Bradshaw: Honestly, I think unbelief in my own heart was a challenge. Aside from all of the obvious logistical challenges, I think the real struggle was that we believed the Lord had led us to do this, that He had spoken to us, and that He was a part of that process, and that was a very clear element of why we were doing what we were doing.
But, quite frankly, nothing like that had ever been done before. We were gathering tens of thousands of people and thousands of musicians that needed to come on their own dime to fill these tents 24/7. This had never been done; there really wasn’t a prototype for that kind of gathering. And so it required a real trust and a real faith in the process of mobilizing and facilitating what transpired there.
So we really do give credit to the Lord for His faithfulness in that. Because God really did come through. So I think the biggest challenge for me was walking out that journey of believing God and what we felt He had led us to do very clearly. And of course, working hard and building it organizationally was challenging; logistically it was challenging. But I think the core challenge was to stay in that place of faith, looking at apparent impossibilities.
That’s part of what the book is about: encouraging people to follow what God is leading them to, even in spite of apparent impossibilities or obstacles.
CP: In Chapter 9, you spoke about Christians needing to have a "wilderness" place for which they could develop spiritually. How do you make that wilderness space possible in a busy, constantly demanding and distracting world like the modern United States?
Bradshaw: I think it takes a constant, daily recommitment. Not in a striving posture or in a condemning way, but in a faith-filled way. It’s that posture of saying, “I’m going to keep my conversation with God a top priority in my life.” And that’s what I see in Jesus’ teaching in John 15 where He said, “abide in me, and you will bear much fruit.”
That abiding, from my perspective, involves staying in that conversation with Him as a primary focus of your life.
And so in my opinion, it's making the commitment every day without condemnation how you have not done it well. I think you could do both of those. Stay connected, but don’t condemn yourself when you struggle, because everyone else is struggling too.
CP: How did the COVID-19 pandemic impact the Awaken the Dawn mission?
Bradshaw: It did impact us quite a bit.
One of the advantages we had was that one of our primary strategies is tents, which happens to be outdoors and most of the gatherings are medium-sized or small gatherings spread out across the whole nation. And so because of that, it was easier to facilitate in the context of a pandemic than other kinds of gatherings. For example, indoors or potentially a mass gathering. And so that was a real blessing for our movement to be able to continue to function that way.

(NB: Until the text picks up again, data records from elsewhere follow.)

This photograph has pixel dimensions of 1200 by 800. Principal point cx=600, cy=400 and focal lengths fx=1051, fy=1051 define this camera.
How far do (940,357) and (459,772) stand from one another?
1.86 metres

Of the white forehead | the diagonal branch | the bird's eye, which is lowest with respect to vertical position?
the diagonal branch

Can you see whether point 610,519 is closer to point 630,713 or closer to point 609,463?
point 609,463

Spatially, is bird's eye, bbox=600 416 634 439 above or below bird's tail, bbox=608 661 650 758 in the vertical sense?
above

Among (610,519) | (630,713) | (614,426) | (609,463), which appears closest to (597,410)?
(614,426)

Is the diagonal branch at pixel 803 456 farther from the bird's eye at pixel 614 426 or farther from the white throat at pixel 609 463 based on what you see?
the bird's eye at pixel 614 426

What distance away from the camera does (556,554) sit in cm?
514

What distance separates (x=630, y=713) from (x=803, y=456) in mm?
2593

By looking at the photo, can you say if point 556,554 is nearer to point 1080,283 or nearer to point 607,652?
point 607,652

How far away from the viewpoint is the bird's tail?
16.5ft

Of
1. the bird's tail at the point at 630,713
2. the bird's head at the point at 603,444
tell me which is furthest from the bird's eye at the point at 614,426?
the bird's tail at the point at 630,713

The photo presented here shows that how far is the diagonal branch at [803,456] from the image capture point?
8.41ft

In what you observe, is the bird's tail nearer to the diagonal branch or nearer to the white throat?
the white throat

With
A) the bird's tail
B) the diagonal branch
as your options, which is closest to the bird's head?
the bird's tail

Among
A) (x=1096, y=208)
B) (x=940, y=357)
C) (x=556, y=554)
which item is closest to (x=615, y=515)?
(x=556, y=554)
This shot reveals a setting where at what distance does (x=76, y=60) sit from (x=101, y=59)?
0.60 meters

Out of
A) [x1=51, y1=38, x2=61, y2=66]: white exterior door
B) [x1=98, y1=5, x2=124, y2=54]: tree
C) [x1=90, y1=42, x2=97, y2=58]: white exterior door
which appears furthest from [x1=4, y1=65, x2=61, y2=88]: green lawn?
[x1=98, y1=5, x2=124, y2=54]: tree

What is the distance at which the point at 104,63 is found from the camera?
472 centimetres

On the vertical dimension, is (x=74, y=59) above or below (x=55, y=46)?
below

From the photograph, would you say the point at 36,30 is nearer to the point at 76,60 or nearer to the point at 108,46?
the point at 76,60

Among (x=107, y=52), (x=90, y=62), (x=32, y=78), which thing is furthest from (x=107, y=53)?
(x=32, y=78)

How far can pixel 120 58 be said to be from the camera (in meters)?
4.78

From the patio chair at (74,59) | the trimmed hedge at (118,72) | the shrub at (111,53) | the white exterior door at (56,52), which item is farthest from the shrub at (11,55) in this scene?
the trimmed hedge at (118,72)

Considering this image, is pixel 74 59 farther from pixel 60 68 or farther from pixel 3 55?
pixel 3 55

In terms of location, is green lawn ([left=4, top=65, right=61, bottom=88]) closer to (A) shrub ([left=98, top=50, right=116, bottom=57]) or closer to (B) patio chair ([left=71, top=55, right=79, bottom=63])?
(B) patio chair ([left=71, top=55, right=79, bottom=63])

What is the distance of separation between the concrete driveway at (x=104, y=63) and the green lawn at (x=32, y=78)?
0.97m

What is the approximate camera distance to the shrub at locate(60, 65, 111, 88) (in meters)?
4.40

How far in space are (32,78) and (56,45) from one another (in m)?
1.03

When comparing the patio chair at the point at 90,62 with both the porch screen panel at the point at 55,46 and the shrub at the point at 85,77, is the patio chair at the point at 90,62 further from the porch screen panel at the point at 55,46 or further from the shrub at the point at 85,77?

And then secondly, we did pursue quite a few online options. In fact, we had a 24/7 prayer initiative via Zoom from groups across the nation that we facilitated during that time, and so there were a number of other steps that we took.
Even though it was a profound struggle, we also felt encouraged through the pandemic that God is giving strategies and wisdom that are moving us forward even amid the crisis.
CP: In many places in the book, you spoke of yourself and others being guided by God through prophetic dreams and visions. How do you respond to fellow Christians who might be skeptical that God still speaks to people through dreams in the modern era?
Bradshaw: Number one, I would point to the Scriptures because, from my perspective, it’s evident there that God continues to speak through dreams and visions.”
I would also say, I don’t see that as a primary source of guidance in our life. I see it as a secondary source. Primarily, it would be the scriptures, and then wisdom, from wise counsel, would be very significant, but I believe the scriptures just indicate that and history of the church has testified to profound dimensions of dreams and visions being part of the outworking of God’s plan.